Tesla CEO Elon Musk posted a lovely video of Debussy’s ‘Arabesque No.1’, charmingly rendered on the piano by his son at a retirement home in California, in October 2019 –viewed over 1,50,000 times on Twitter. French composer, Claude Debussy, born in 1862 to poor parents in a Paris suburb, is attributed to have created mature compositions with a highly original system of harmony and musical structure, blending modernism with sensuality.
Regarded as one of the most influential composers of the 20th century, Debussy was known for the adoption of non-traditional scales and tonal structures, so much so that he is considered the founder and leading exponent of musical Impressionism, a label which he disliked.
As a child, Debussy’s impoverished parents wanted him to be a sailor—fortunately, an affluent aunt’s indulgence enabled him to take piano lessons and get into the tradition-bound Paris Conservatory by the age of eleven. In the next decade or so, he evolved quickly and started surprising his teachers with his brilliance which sometimes bordered on brazen independence. When during a class, his teacher proclaimed, ‘Modulate!’ ‘Modulate!!’ Debussy’s cool response was, ‘Why? I’m perfectly happy where I am.’ Another time, when another composition teacher said to him, ‘I’m not saying that what you do isn’t beautiful, but it’s theoretically absurd’ Debussy retorted, ‘There is no theory. You merely have to listen. Pleasure is the law.’
Debussy’s novel works include the Clair de lune (Moonlight, in Suite bergamasque, Prélude à l’après-midi d’un faune (Prelude to the Afternoon of a Faun),Pelléas et Mélisande, and La Mer (The Sea).
Clair de Lune
At the age of 22, he won the prestigious Prix de Rome with his cantata L’enfant prodigue which funded his study in Rome and subsequent trips to Bayreuth and the Paris World Exhibition. It was during this phase that his inclination towards Wagner surfaced and subsequently declined.

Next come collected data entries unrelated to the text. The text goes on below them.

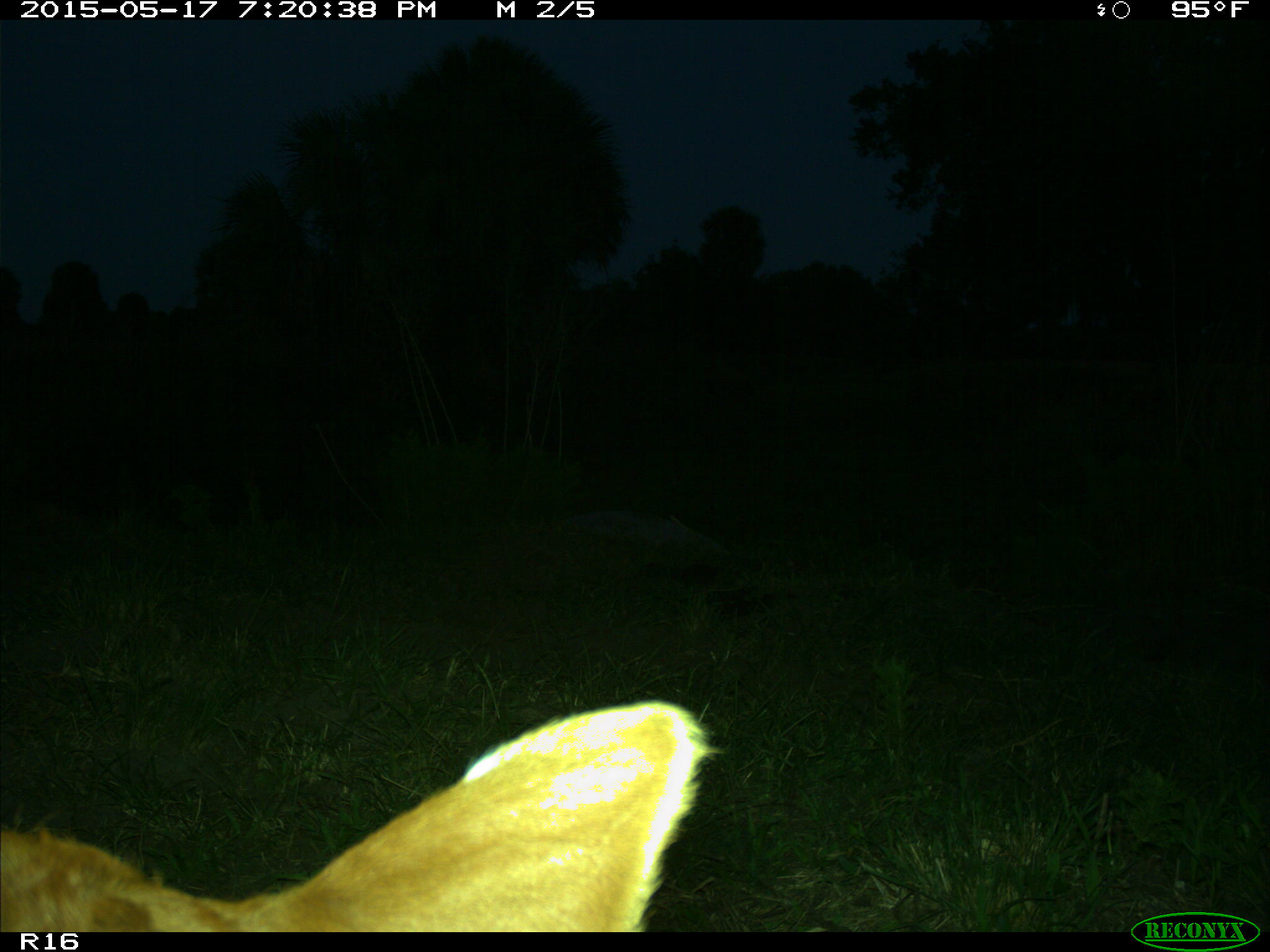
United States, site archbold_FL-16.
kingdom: Animalia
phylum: Chordata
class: Mammalia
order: Artiodactyla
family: Bovidae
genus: Bos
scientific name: Bos taurus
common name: domestic cow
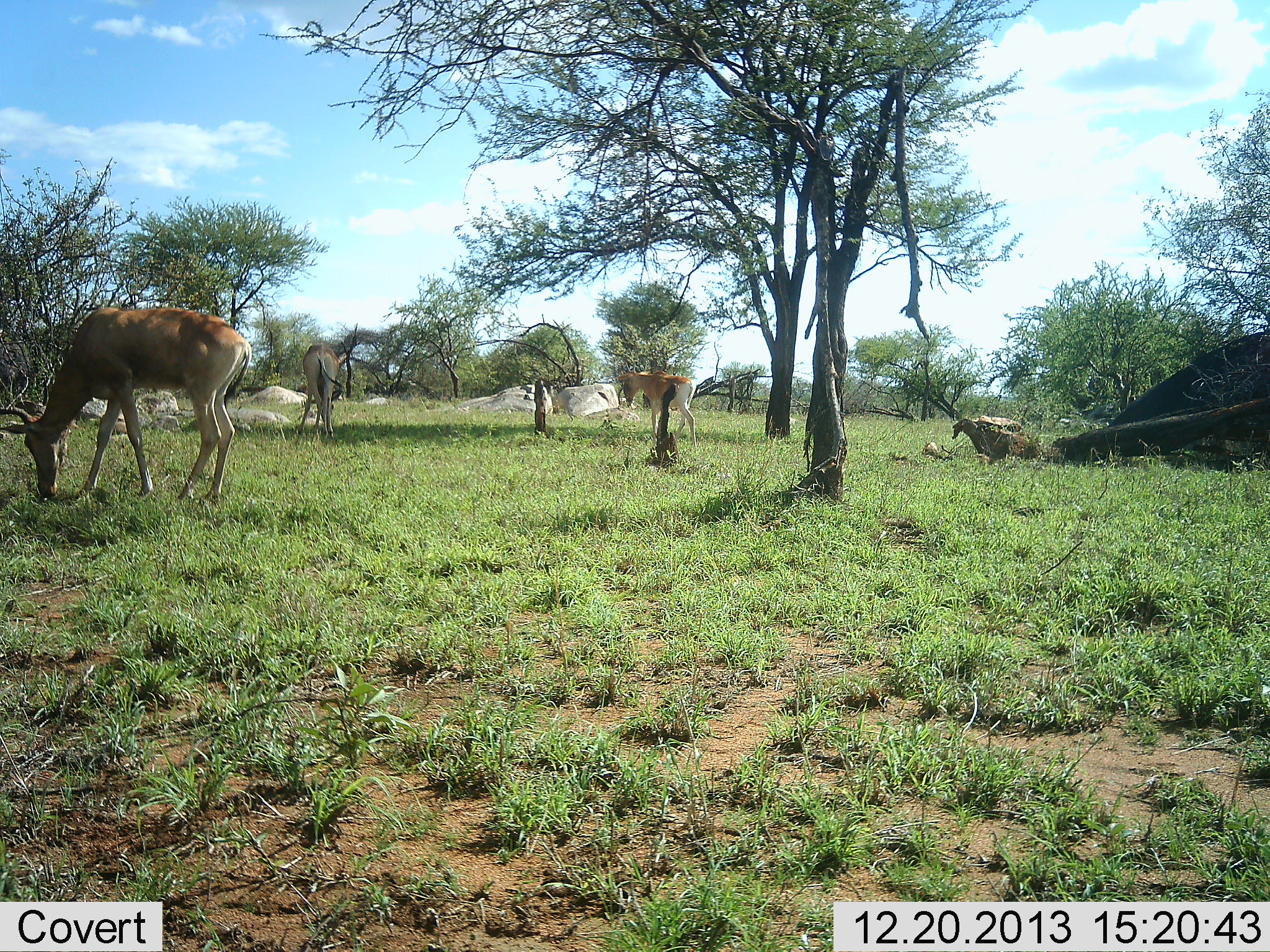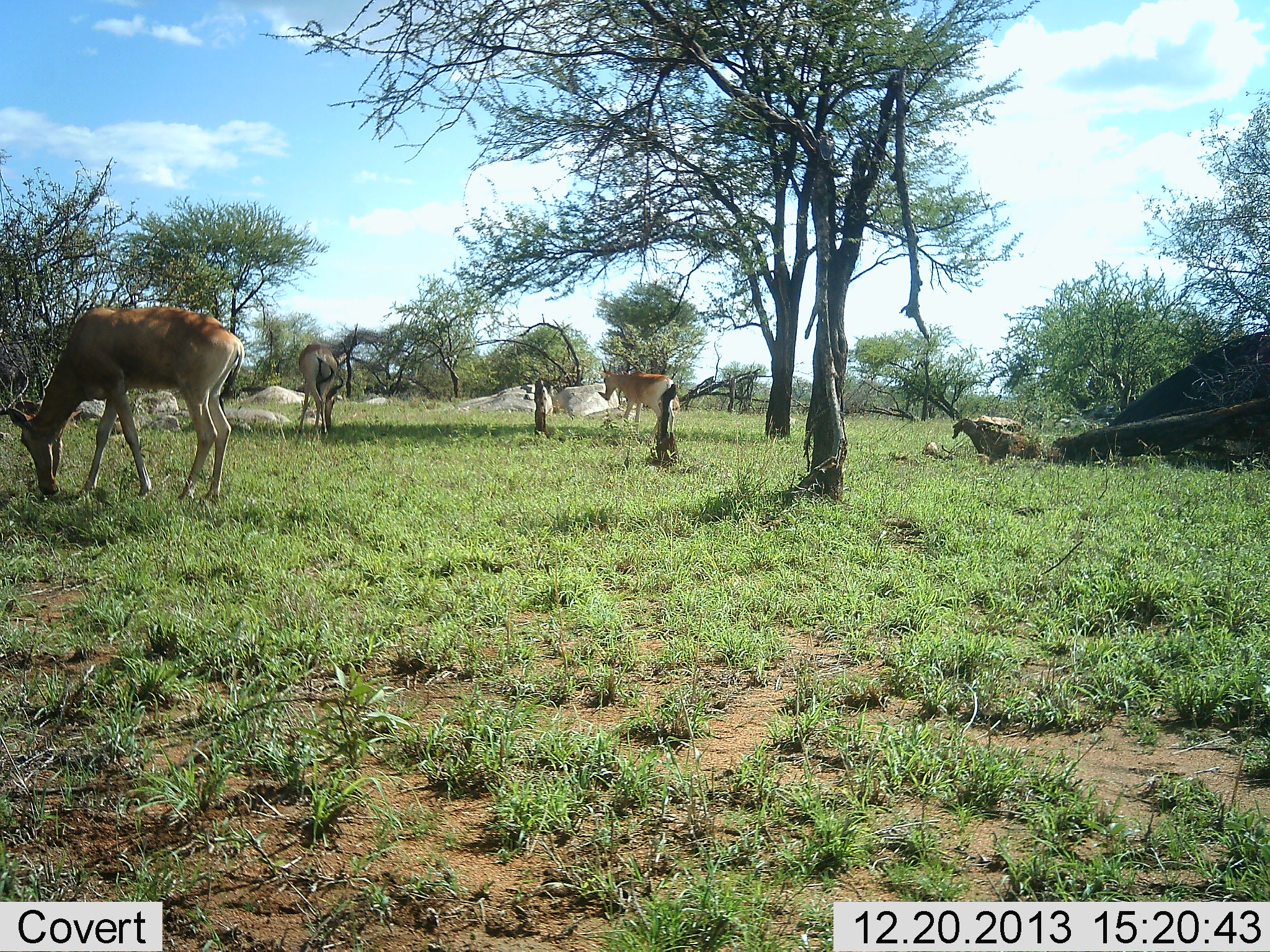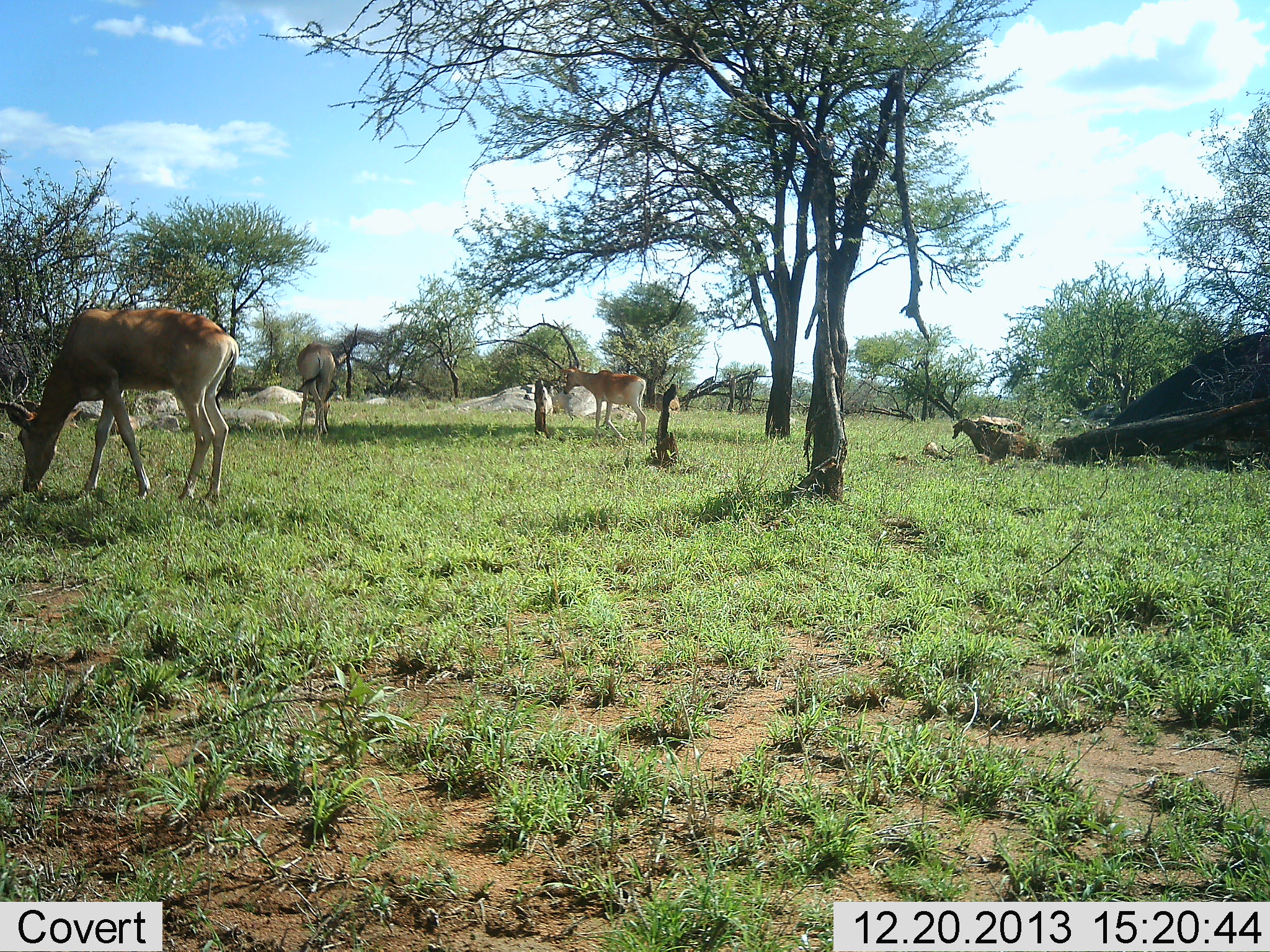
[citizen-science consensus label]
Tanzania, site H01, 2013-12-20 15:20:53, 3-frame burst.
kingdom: Animalia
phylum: Chordata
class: Mammalia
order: Artiodactyla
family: Bovidae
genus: Alcelaphus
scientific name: Alcelaphus buselaphus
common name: hartebeest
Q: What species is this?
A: Hartebeest (Alcelaphus buselaphus).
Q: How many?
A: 3.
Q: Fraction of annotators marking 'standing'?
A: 20%.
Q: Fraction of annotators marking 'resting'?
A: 0%.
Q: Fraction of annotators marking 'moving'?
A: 38%.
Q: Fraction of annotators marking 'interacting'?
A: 0%.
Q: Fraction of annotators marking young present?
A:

When he was 32, Debussy witnessed the successful premiere of revolutionary work, viz Prélude à l’après-midi d’un faune (Prelude to the Afternoon of a Faun). The next year it was followed by the phenomenal opera, Pelléas et Mélisande. These two works would be creating fans and critics alike. In essence, the huge acclaim pitchforked him to the status of a leading figure in French music; so much so that terms like Debussysme (Debussyism) were coined.
Debussy’s inclination to the English Pre-Raphaelite painters was evident in La Damoiselle élue. But he was constantly evolving and searching new frontiers where the various influences merged to create an imaginative unfathomable composition. This could be gleaned from his spectrum of works: the opera, Pelleas et Melisande, and La Mer.
Arabesque No 1
His private life witnessed turbulences such as having a mistress for ten years; then being twice married; the attempted suicide of his first wife, Rosalie Texier, whom he had abandoned to marry singer, Emma Bardac. This marriage was happy and their daughter Claude-Emma, whom they called “Chouchou” was a source of joy in his later years; and became the subject of the composer’s Children’s Corner piano suite.
Debussy’s biography in French written by François Lesure, depicts him as ‘withdrawn, unsociable, taciturn, skittish, susceptible, distant, shy’. Or he was described as ‘catlike and solitary living in a kind of haughty misanthropy, behind a rampart of irony.’ Debussy said of himself thus: “Those around me persist in not understanding that I have never been able to live in a real-world of people and things.”
In his later years, unconventional works like Cello Sonata marked Debussy’s instrumental writing phase in search of illusion. Debussy’s genius was cut short by a bout of cancer to which he succumbed when he was just 55 years old. In his last works, the piano pieces En blanc et noir (In Black and White) and in the Douze Études (Twelve Études), Debussy had explored modes of composition which later developed in the styles of composers like Stravinsky and Bela Bartok.
The Vintage Guide to Classical Music makes a pertinent comment: ‘In his own time, Debussy’s voice was like the intrusion of a dream world into sound…Even individual instruments seem remade into visions and suggestions: a flute becomes the memory of a caress, a cymbal becomes a chill ocean spray. Compared to Debussy’s luminescent orchestra, that of Wagner and Brahms seems turgid and opaque; compared to the intoxicating perfumes of his harmonies, later innovators of the twentieth century seem almost puritan.’